Senior Data Engineer – Kingston Stanley – Dubai – UAE
Kingston Stanley invites applications for Senior Data Engineer in Dubai, UAE
Job Title:
Senior Data Engineer, Data Lake, Big Data, Apache NiFi – Dubai, 6-month contract
You must be a Senior Data Engineer, currently on a Freelance Visa in Dubai. You will be joining a growing Security company, heavily involved in AI and Big Data products that are sold to public and private sector clients.
This is a 6-month contract ONLY, with the possibility of extension at a later date.
Working hours for this role are:
- Monday to Thursday, 7:30am – 3:30pm
- Friday, 7am – 1pm
- Alternative Saturday’s, 7:30am – 12:30pm
- They work on a “one Saturday on, two Saturday’s off” model, so any candidate would only have to work two Saturday’s a month.
Responsibilities:
- Solid background on software development with strong python coding skills and solve challenging problems.
- Developing Data pipelines with Cloud Services & On-premise Data Centers.
- Web crawling, data cleaning, data annotation, data ingestion and data processing.
- Reading and collating complex data sets.
- Creating and maintaining data pipelines.
- Continual focus on process improvement to drive efficiency and productivity within the team.
- Use of Python, SQL, ES, Shell etc. to build the infrastructure required for optimal extraction, transformation, and loading of data.
- Provide insights into key business performance metrics by building analytical tools that utilize the data pipeline.
- Support the wider business with their data needs on an ad hoc basis.
- Open to extensive international business travel as and when required, and for extended periods.
Qualifications:
- 6+ years of programming experience, solid coding skills in Python, Shell, and Java.
- Bachelor’s degree in computer engineering, Computer Science, or Electrical Engineering and Computer Sciences.
- Strong practical knowledge in data processing and migration tools, such as Apache NiFi, Kafka, and Spark.
- Design, build, and maintain data processing with CDP (Cloudera Data Platform) Private Cloud.
- Develop and Maintain Data Workflow with Apache Airflow.
- Experience with HDFS or Similar Object Storage
- Strong Understanding about Distribute Computing and Distributed Systems
- Experience with Web crawling, cleaning.
- Experience with solution architecture, data ingestion, query optimization, data segregation, ETL, ELT, AWS, EC2, S3, SQS, lambda, Elastic Search, Redshift, CI/CD frameworks and workflows.

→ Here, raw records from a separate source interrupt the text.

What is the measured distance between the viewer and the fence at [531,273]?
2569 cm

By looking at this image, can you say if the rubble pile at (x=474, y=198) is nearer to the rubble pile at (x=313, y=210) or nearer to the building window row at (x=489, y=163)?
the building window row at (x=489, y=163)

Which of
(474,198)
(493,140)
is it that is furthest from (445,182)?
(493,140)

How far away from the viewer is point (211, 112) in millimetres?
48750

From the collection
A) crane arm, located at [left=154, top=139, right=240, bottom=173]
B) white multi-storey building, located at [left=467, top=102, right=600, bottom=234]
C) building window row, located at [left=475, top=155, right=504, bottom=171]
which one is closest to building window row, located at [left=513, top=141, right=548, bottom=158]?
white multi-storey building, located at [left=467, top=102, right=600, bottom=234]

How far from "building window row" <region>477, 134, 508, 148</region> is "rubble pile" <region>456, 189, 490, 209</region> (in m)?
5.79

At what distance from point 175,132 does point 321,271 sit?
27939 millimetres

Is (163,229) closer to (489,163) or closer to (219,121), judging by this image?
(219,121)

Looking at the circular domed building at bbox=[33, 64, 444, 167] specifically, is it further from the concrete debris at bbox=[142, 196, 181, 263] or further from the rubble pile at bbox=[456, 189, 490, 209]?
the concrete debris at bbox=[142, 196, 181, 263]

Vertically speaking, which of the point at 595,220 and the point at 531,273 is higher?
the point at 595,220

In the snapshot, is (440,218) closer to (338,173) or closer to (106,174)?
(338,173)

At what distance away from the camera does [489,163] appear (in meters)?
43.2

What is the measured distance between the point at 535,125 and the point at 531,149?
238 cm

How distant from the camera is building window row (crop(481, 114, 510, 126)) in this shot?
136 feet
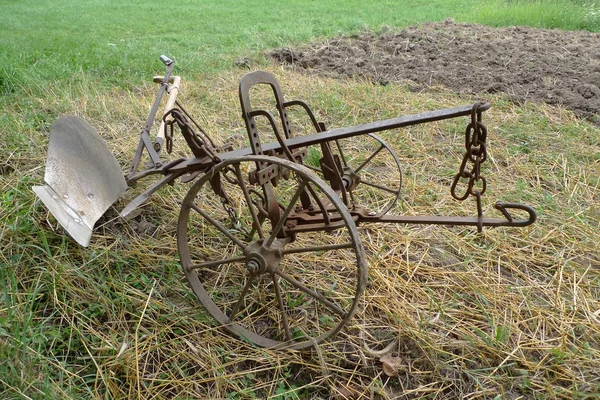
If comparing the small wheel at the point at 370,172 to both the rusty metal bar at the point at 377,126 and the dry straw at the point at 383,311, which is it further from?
the rusty metal bar at the point at 377,126

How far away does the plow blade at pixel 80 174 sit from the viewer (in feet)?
7.48

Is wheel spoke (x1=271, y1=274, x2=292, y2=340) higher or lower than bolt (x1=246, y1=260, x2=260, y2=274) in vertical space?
lower

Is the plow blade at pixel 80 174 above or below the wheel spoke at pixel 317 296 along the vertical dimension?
above

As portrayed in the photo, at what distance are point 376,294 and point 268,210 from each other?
2.10 ft

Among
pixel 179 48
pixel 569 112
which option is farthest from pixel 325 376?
pixel 179 48

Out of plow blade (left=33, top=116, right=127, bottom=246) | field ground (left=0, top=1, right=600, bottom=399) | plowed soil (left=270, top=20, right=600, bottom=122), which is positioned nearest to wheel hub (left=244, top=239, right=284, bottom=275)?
field ground (left=0, top=1, right=600, bottom=399)

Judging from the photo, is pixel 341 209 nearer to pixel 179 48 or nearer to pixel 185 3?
pixel 179 48

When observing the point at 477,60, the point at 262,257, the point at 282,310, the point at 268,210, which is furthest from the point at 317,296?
the point at 477,60

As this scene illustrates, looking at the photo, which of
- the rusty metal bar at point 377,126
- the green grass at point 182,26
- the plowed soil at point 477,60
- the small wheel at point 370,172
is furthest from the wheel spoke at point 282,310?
the green grass at point 182,26

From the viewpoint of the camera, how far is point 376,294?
6.83 ft

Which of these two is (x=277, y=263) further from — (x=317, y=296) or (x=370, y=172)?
(x=370, y=172)

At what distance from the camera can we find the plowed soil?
4.27m

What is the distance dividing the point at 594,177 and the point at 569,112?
3.56ft

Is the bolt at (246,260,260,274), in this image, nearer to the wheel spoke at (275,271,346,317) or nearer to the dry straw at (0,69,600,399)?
the wheel spoke at (275,271,346,317)
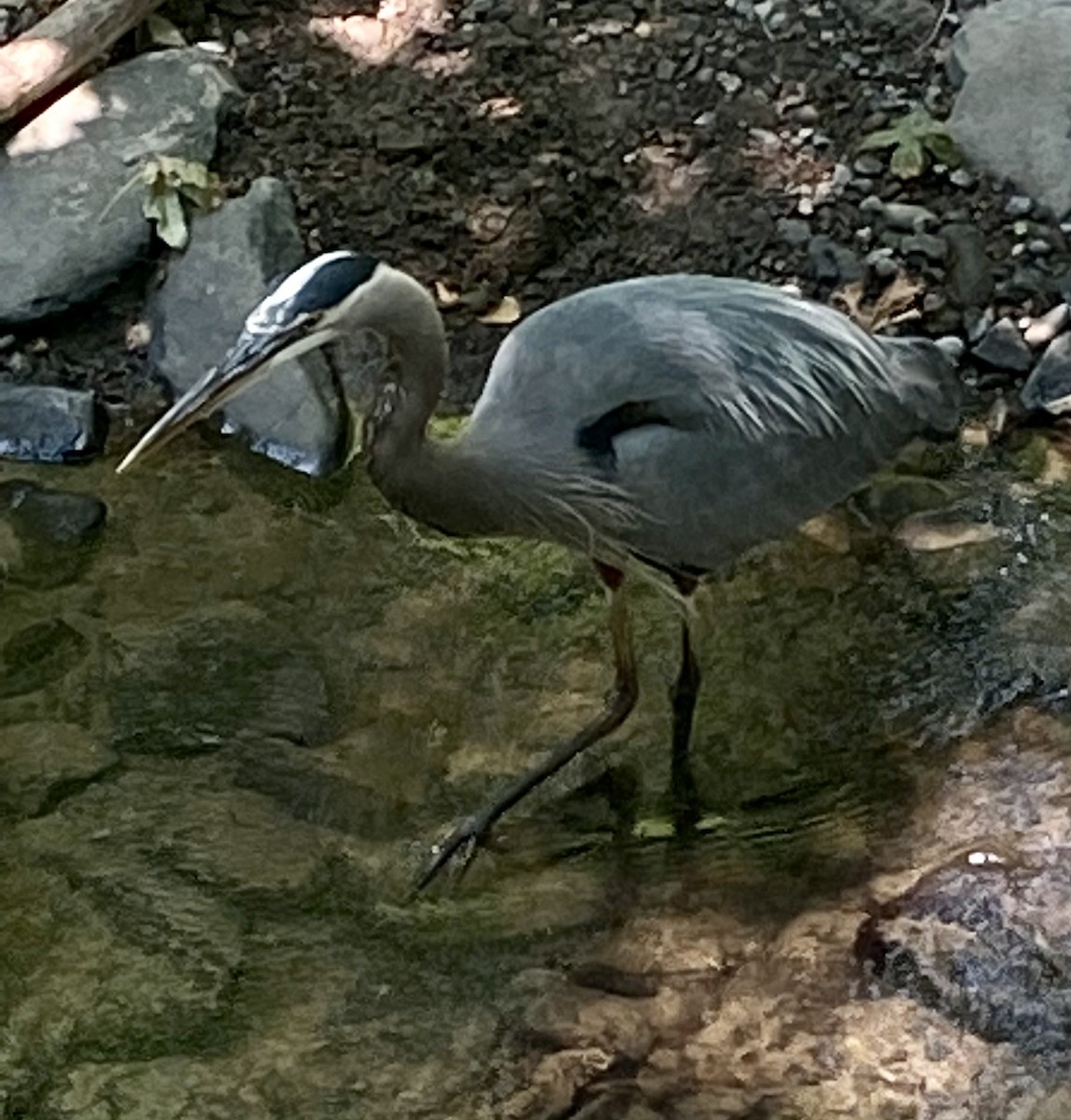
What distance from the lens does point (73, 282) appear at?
5.30m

- Working knowledge of data platform concepts – data lake, data warehouse, ETL, big data processing (designing and supporting variety/velocity/volume), real time processing architecture for data platforms, scheduling and monitoring of ETL/ELT jobs
- PostgreSQL and programming (preferably Java, Python), proficiency in understanding data, entity relationships, structured & unstructured data, SQL and NoSQL databases.
- Knowledge of best practice in optimizing columnar and distributed data processing system and infrastructure.
- Experienced in designing and implementing dimensional modelling.
Knowledge of machine learning and data mining techniques in one or more areas of statistical modelling, text mining and information retrieval.